To increase consistency in our hints between BI courses, consider the following guidelines on how to write good hints.

There are two types of hints in a multi-step VM exercise:

  • Individual hints, one for each step of the exercise. These hints are shown when a learner asks for a hint during an instruction.

  • A final hint. This is a single hint that is shown when a learner asks for a hint during the final question.

How much guidance should be given?

  • Generally speaking, individual hints should help the learner to find at least half of the solution.
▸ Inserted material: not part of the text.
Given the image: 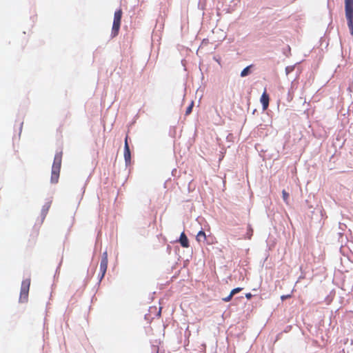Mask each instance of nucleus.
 Here are the masks:
<instances>
[{"mask_svg":"<svg viewBox=\"0 0 353 353\" xmlns=\"http://www.w3.org/2000/svg\"><path fill=\"white\" fill-rule=\"evenodd\" d=\"M252 233H253V230L252 229V228L250 226L248 227V239H250L251 238V236L252 235Z\"/></svg>","mask_w":353,"mask_h":353,"instance_id":"16","label":"nucleus"},{"mask_svg":"<svg viewBox=\"0 0 353 353\" xmlns=\"http://www.w3.org/2000/svg\"><path fill=\"white\" fill-rule=\"evenodd\" d=\"M270 97L267 94L266 90L263 92L261 97V103L263 105V109L265 110L268 108Z\"/></svg>","mask_w":353,"mask_h":353,"instance_id":"8","label":"nucleus"},{"mask_svg":"<svg viewBox=\"0 0 353 353\" xmlns=\"http://www.w3.org/2000/svg\"><path fill=\"white\" fill-rule=\"evenodd\" d=\"M108 253H107V252H104L102 254V258H101V261L100 263V272L101 273V279H102L104 276V275L106 272V270L108 268Z\"/></svg>","mask_w":353,"mask_h":353,"instance_id":"5","label":"nucleus"},{"mask_svg":"<svg viewBox=\"0 0 353 353\" xmlns=\"http://www.w3.org/2000/svg\"><path fill=\"white\" fill-rule=\"evenodd\" d=\"M194 103L192 102L190 105L186 108L185 110V115H188L192 112V108H193Z\"/></svg>","mask_w":353,"mask_h":353,"instance_id":"13","label":"nucleus"},{"mask_svg":"<svg viewBox=\"0 0 353 353\" xmlns=\"http://www.w3.org/2000/svg\"><path fill=\"white\" fill-rule=\"evenodd\" d=\"M51 202H46L42 207L41 212V220L39 221V224L41 225L46 219V216L50 208Z\"/></svg>","mask_w":353,"mask_h":353,"instance_id":"7","label":"nucleus"},{"mask_svg":"<svg viewBox=\"0 0 353 353\" xmlns=\"http://www.w3.org/2000/svg\"><path fill=\"white\" fill-rule=\"evenodd\" d=\"M232 296H233V295H232V294L230 293V294L228 296L223 298L222 300L224 302H229L232 300Z\"/></svg>","mask_w":353,"mask_h":353,"instance_id":"15","label":"nucleus"},{"mask_svg":"<svg viewBox=\"0 0 353 353\" xmlns=\"http://www.w3.org/2000/svg\"><path fill=\"white\" fill-rule=\"evenodd\" d=\"M122 14L123 12L121 9L116 10L114 14V20L111 32L112 37H115L119 34L121 26Z\"/></svg>","mask_w":353,"mask_h":353,"instance_id":"3","label":"nucleus"},{"mask_svg":"<svg viewBox=\"0 0 353 353\" xmlns=\"http://www.w3.org/2000/svg\"><path fill=\"white\" fill-rule=\"evenodd\" d=\"M196 239L198 242H203L206 240V235L204 231L201 230L198 232Z\"/></svg>","mask_w":353,"mask_h":353,"instance_id":"10","label":"nucleus"},{"mask_svg":"<svg viewBox=\"0 0 353 353\" xmlns=\"http://www.w3.org/2000/svg\"><path fill=\"white\" fill-rule=\"evenodd\" d=\"M242 290H243V288H236L233 289V290L230 292V293L232 294V295H233V296H234V294H237V293L240 292Z\"/></svg>","mask_w":353,"mask_h":353,"instance_id":"14","label":"nucleus"},{"mask_svg":"<svg viewBox=\"0 0 353 353\" xmlns=\"http://www.w3.org/2000/svg\"><path fill=\"white\" fill-rule=\"evenodd\" d=\"M62 152H57L54 158L53 164L52 166V173H51V181L52 183H57L59 178V174H60V170L61 166V161H62Z\"/></svg>","mask_w":353,"mask_h":353,"instance_id":"1","label":"nucleus"},{"mask_svg":"<svg viewBox=\"0 0 353 353\" xmlns=\"http://www.w3.org/2000/svg\"><path fill=\"white\" fill-rule=\"evenodd\" d=\"M128 136L126 135L125 139V145H124V159L126 163H128L130 162L131 160V154L130 148L128 143Z\"/></svg>","mask_w":353,"mask_h":353,"instance_id":"6","label":"nucleus"},{"mask_svg":"<svg viewBox=\"0 0 353 353\" xmlns=\"http://www.w3.org/2000/svg\"><path fill=\"white\" fill-rule=\"evenodd\" d=\"M179 242L183 248H188L190 246L188 239L184 232L181 234Z\"/></svg>","mask_w":353,"mask_h":353,"instance_id":"9","label":"nucleus"},{"mask_svg":"<svg viewBox=\"0 0 353 353\" xmlns=\"http://www.w3.org/2000/svg\"><path fill=\"white\" fill-rule=\"evenodd\" d=\"M252 67V65H248L241 72V77H244L248 75L250 72V69Z\"/></svg>","mask_w":353,"mask_h":353,"instance_id":"11","label":"nucleus"},{"mask_svg":"<svg viewBox=\"0 0 353 353\" xmlns=\"http://www.w3.org/2000/svg\"><path fill=\"white\" fill-rule=\"evenodd\" d=\"M291 297V295L290 294H287V295H282L281 296V299L283 301L286 299H288V298H290Z\"/></svg>","mask_w":353,"mask_h":353,"instance_id":"17","label":"nucleus"},{"mask_svg":"<svg viewBox=\"0 0 353 353\" xmlns=\"http://www.w3.org/2000/svg\"><path fill=\"white\" fill-rule=\"evenodd\" d=\"M161 313V307H160L159 311L158 312V316H160Z\"/></svg>","mask_w":353,"mask_h":353,"instance_id":"19","label":"nucleus"},{"mask_svg":"<svg viewBox=\"0 0 353 353\" xmlns=\"http://www.w3.org/2000/svg\"><path fill=\"white\" fill-rule=\"evenodd\" d=\"M282 197L284 202L288 205L289 204V194L285 190L282 191Z\"/></svg>","mask_w":353,"mask_h":353,"instance_id":"12","label":"nucleus"},{"mask_svg":"<svg viewBox=\"0 0 353 353\" xmlns=\"http://www.w3.org/2000/svg\"><path fill=\"white\" fill-rule=\"evenodd\" d=\"M252 296V294L251 293H247L245 294V297L248 299H251V297Z\"/></svg>","mask_w":353,"mask_h":353,"instance_id":"18","label":"nucleus"},{"mask_svg":"<svg viewBox=\"0 0 353 353\" xmlns=\"http://www.w3.org/2000/svg\"><path fill=\"white\" fill-rule=\"evenodd\" d=\"M345 17L350 34L353 35V0H345Z\"/></svg>","mask_w":353,"mask_h":353,"instance_id":"2","label":"nucleus"},{"mask_svg":"<svg viewBox=\"0 0 353 353\" xmlns=\"http://www.w3.org/2000/svg\"><path fill=\"white\" fill-rule=\"evenodd\" d=\"M30 286V279H26L21 283V292L19 296V301L21 302H26L28 298V293Z\"/></svg>","mask_w":353,"mask_h":353,"instance_id":"4","label":"nucleus"}]
</instances>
They should contain help on all parts of the instruction, but should not reveal 100% of the solution.

    • Example:

      • Bad:

        • Right-click on Calculations table and select New Measure.

        • Enter AvgProfit_x = AVERAGEX(Sales, Sales[LinePrice] - Sales[LineCost]) (Too much guidance)

      • Good:

        • Use the AVERAGEX() function that uses the Sales table and an expression that subtracts LineCost from LinePrice.

        • The structure of the function should look like this: AVERAGEX(<table>,<expression>)

  • The final hint should contain the (almost) full solution so that the learner can answer the question.

    • Example:

      • Bad:

        • Your formula should look like this: AvgProfit_x = AVERAGEX(Sales, Sales[____] - Sales[____]). (Learners don’t know what to subtract)

      • Good:

        • Have you subtracted LineCost from LinePrice to calculate the average profit? Your formula should look like this: AvgProfit_x = AVERAGEX(Sales, Sales[____] - Sales[____]).

  • Individual hints in the first chapter of a course or case study should contain more guidance compared to later chapters. This is to give learners the chance to get familiar with the course material.

  • Introduction courses can give more guidance than intermediate or advanced courses. In introductory courses, we expect learners to have (almost) zero prerequisite knowledge of how to use a BI tool. That is why more guidance is suggested.

Action-based instructions vs. task-based hints

  • As we encourage our users to think about how to complete an exercise themselves as much as possible, instructions are, generally speaking, action-based. In contrast, hints should be more specific and should contain details on where to click, what formulas to use… Hence, hints are more task-based instead. As a result, the formatting of hints will contain much more italics compared to instructions. See more details here.

Closing remarks

  • When an exercise asks for a similar instruction as in a previous exercise, it is not required to repeat the hint twice. We expect learners to learn from previous exercises.

  • Also, pay attention to writing good feedback messages when a learner submits a wrong answer. Feedback messages should help guide the learner in the right direction. Try to understand common mistakes a learner makes, and accommodate for this by adding custom feedback messages.

    • Example:

      • Bad:

        • “Try again! Check a hint if you’re stuck.”

      • Good:

        • “Check if you applied the category filter correctly and make sure to aggregate using the average and not the sum.”